Stored data entries:
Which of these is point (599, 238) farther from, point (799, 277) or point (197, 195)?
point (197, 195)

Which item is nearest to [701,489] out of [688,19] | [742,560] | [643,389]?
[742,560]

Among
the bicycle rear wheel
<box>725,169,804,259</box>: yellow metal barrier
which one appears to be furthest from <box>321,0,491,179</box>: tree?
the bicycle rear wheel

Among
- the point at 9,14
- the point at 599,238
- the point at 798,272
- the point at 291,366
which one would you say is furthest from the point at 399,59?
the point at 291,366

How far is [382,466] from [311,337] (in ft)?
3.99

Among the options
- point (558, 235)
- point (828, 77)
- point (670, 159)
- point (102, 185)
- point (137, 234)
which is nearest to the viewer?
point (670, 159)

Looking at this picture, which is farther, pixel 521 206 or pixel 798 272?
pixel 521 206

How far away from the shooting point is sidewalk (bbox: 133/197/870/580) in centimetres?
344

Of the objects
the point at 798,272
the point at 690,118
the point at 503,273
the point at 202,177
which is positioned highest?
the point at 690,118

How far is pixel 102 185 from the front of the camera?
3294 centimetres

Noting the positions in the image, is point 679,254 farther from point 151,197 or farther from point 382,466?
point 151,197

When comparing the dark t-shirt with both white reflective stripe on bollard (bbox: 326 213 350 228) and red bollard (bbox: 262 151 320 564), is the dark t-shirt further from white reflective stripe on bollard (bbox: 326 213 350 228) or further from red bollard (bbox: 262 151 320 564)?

==

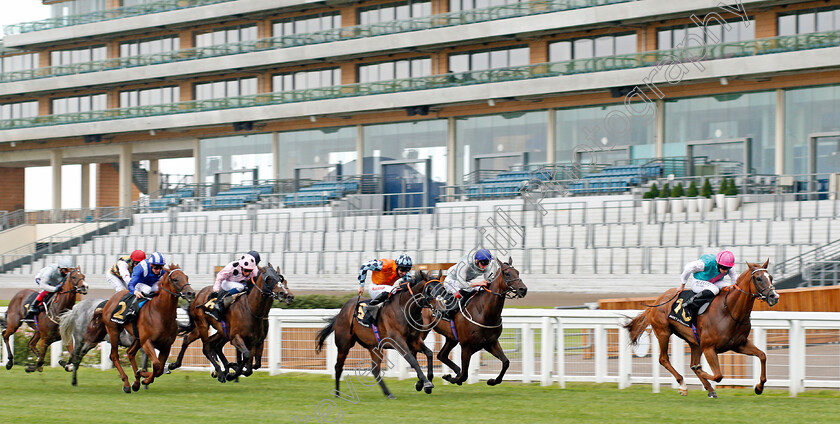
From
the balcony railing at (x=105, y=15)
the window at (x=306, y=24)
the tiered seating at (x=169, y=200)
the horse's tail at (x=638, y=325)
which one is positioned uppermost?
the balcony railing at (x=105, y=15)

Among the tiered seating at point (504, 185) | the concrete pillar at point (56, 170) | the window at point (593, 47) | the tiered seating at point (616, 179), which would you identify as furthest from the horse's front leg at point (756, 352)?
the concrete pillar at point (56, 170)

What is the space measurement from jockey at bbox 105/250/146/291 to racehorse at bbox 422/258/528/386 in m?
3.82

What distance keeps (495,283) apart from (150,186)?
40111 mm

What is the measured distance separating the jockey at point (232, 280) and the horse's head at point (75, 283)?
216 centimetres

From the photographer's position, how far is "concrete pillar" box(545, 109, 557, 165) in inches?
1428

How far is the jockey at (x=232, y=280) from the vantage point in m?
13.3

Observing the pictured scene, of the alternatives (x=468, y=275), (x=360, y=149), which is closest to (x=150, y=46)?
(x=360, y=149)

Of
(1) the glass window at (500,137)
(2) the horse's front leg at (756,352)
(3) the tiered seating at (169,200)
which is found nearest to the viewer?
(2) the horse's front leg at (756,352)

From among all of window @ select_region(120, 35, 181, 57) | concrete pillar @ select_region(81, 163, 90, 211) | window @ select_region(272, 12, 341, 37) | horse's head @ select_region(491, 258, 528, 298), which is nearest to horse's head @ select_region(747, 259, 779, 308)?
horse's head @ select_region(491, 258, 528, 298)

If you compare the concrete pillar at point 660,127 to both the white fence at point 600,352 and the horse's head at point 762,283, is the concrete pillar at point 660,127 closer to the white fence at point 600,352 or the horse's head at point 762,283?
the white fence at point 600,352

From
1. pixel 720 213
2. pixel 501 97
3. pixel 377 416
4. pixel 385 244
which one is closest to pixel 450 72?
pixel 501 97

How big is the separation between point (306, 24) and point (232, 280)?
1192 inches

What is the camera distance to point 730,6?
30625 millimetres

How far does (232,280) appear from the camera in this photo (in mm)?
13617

[EXERCISE PROMPT] Please gather every line above that contains the word "positioned", and copy each one out. Case matters.

[SOLUTION TO THIS TASK]
which is positioned highest?
which one is positioned uppermost?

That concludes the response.